***** Data for review *****
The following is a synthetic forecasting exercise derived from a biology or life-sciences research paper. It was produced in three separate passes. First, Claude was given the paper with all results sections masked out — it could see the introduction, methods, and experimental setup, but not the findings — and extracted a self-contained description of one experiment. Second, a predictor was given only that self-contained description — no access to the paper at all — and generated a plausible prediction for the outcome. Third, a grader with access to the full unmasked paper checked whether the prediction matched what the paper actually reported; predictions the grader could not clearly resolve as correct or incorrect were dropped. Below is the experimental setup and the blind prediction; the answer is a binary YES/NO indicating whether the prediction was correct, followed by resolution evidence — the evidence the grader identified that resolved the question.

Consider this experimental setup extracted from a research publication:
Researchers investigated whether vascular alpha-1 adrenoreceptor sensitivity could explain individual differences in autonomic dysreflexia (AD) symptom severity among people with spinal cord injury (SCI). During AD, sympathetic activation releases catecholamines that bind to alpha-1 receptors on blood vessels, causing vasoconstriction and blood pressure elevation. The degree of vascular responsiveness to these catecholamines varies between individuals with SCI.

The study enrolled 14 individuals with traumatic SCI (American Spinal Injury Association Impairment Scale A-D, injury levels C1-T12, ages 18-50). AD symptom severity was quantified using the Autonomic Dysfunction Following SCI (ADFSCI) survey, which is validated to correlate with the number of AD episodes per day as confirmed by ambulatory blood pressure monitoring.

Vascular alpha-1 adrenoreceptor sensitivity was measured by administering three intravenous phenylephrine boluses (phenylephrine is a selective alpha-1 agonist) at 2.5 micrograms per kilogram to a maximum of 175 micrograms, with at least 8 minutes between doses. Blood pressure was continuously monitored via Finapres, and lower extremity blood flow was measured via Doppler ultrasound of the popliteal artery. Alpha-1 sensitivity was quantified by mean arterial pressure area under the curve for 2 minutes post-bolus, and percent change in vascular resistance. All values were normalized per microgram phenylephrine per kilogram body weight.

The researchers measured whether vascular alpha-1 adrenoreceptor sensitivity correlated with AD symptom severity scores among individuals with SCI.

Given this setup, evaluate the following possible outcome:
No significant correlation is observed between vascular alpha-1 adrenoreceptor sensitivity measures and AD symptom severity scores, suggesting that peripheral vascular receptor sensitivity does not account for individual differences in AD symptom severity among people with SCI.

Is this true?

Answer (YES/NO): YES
*****
→ **Exercise**
Among the records above, which lines hold the word "experimental"? Copy each one.

→ **Response area**
The following is a synthetic forecasting exercise derived from a biology or life-sciences research paper. It was produced in three separate passes. First, Claude was given the paper with all results sections masked out — it could see the introduction, methods, and experimental setup, but not the findings — and extracted a self-contained description of one experiment. Second, a predictor was given only that self-contained description — no access to the paper at all — and generated a plausible prediction for the outcome. Third, a grader with access to the full unmasked paper checked whether the prediction matched what the paper actually reported; predictions the grader could not clearly resolve as correct or incorrect were dropped. Below is the experimental setup and the blind prediction; the answer is a binary YES/NO indicating whether the prediction was correct, followed by resolution evidence — the evidence the grader identified that resolved the question.
Consider this experimental setup extracted from a research publication:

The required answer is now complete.